====== EXTRACTED ENTRIES
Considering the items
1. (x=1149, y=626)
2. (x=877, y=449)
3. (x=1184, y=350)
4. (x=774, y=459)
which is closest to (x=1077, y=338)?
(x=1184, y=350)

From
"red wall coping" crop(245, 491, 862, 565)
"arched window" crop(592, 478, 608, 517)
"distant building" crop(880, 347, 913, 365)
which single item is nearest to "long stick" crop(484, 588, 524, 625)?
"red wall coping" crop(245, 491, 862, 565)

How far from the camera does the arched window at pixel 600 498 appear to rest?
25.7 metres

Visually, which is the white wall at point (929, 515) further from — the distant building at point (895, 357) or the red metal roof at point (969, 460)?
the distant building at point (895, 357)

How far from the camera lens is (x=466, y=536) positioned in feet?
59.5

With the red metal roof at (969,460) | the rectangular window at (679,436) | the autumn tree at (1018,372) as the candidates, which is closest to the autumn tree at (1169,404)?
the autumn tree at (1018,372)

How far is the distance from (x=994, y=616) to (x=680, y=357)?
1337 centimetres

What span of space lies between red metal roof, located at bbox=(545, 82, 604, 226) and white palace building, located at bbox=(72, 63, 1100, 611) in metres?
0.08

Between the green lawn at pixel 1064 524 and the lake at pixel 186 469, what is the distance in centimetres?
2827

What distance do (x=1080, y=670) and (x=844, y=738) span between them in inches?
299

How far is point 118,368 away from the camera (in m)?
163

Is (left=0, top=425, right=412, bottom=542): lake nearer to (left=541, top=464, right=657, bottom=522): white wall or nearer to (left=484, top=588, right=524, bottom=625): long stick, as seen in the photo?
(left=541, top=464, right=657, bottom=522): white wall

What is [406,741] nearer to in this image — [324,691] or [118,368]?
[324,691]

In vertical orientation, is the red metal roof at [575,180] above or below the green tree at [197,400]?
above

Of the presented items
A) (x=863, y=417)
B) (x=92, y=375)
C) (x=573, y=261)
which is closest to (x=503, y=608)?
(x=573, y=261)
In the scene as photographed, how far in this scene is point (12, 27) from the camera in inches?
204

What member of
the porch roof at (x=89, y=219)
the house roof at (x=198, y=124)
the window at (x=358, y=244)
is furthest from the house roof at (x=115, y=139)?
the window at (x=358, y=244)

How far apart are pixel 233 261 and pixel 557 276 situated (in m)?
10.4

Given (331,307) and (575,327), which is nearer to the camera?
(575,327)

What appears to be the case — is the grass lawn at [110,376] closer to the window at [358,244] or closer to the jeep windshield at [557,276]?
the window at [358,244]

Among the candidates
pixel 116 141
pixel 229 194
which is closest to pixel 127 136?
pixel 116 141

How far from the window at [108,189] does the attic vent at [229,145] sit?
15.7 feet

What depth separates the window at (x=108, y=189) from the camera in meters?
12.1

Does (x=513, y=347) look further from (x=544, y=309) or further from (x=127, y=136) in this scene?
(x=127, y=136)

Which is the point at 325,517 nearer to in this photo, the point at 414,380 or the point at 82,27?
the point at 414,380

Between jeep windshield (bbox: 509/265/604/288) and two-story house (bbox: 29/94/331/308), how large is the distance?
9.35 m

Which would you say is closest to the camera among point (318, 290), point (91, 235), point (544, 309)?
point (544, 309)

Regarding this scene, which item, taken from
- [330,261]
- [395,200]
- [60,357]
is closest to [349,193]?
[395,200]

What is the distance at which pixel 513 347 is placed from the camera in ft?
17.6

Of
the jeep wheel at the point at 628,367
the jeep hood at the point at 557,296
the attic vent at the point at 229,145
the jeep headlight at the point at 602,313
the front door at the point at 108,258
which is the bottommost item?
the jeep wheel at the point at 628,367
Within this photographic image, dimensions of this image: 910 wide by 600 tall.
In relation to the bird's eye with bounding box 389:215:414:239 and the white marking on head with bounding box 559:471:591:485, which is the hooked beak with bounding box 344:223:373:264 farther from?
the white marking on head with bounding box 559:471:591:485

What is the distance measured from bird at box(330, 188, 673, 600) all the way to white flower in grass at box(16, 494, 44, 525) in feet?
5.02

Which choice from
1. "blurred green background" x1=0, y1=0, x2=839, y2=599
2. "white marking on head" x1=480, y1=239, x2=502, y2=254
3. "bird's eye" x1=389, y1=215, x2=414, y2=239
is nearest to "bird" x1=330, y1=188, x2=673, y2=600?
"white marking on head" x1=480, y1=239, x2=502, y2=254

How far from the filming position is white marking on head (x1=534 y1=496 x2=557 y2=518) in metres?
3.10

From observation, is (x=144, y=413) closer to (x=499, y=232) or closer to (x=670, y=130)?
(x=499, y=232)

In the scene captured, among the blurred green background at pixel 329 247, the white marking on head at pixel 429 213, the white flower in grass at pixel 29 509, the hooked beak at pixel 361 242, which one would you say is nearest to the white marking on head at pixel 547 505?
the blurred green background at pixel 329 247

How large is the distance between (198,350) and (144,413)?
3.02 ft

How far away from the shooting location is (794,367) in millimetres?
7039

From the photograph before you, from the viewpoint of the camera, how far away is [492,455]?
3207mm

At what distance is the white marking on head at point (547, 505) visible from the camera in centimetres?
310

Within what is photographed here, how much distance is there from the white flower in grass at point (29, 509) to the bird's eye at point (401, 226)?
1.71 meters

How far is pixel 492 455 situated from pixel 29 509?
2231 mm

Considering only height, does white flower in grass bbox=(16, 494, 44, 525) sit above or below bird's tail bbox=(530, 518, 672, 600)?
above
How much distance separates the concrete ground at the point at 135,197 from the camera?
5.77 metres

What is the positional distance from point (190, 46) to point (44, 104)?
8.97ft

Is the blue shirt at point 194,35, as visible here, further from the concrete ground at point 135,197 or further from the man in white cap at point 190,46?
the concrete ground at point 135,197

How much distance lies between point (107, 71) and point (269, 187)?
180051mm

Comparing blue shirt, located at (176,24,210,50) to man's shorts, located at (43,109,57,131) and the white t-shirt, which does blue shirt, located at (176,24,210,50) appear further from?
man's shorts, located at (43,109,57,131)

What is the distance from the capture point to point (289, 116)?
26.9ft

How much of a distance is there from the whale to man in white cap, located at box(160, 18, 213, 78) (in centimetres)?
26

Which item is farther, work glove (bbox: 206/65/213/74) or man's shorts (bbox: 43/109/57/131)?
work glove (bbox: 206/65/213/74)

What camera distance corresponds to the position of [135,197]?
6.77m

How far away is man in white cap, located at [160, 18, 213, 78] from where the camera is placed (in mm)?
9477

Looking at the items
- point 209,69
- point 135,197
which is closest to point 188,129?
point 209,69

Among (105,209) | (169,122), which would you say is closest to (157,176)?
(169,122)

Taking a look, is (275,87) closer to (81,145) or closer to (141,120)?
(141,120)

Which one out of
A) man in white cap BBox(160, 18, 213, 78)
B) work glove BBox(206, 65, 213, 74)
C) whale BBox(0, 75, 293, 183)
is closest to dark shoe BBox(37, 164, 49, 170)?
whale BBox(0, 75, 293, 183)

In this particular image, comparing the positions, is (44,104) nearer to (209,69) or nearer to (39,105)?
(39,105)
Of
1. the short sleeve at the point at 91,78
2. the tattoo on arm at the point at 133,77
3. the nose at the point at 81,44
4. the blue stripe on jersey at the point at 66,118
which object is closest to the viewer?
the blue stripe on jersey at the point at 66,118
============
**WRITTEN EXERCISE**
Quote the records word for word, starting at the line that contains "What camera distance" and ending at the final line of the records.

**WORKED ANSWER**
What camera distance corresponds to the position of [135,197]?
6.77m

How far away is man in white cap, located at [160, 18, 213, 78] from where the camera is placed (in mm)?
9477

Looking at the items
- point 209,69
- point 135,197
which is closest to point 188,129?
point 209,69

Among (105,209) | (169,122), which would you say is closest to (157,176)?
(169,122)

Taking a look, is (275,87) closer to (81,145) or closer to (141,120)?
(141,120)

Which one out of
A) man in white cap BBox(160, 18, 213, 78)
B) work glove BBox(206, 65, 213, 74)
C) whale BBox(0, 75, 293, 183)
is closest to dark shoe BBox(37, 164, 49, 170)?
whale BBox(0, 75, 293, 183)

In this particular image, comparing the positions, is (44,104) nearer to (209,69) or nearer to (39,105)?
(39,105)
Of
1. the short sleeve at the point at 91,78
2. the tattoo on arm at the point at 133,77
3. the nose at the point at 81,44
4. the blue stripe on jersey at the point at 66,118
which object is closest to the viewer?
the blue stripe on jersey at the point at 66,118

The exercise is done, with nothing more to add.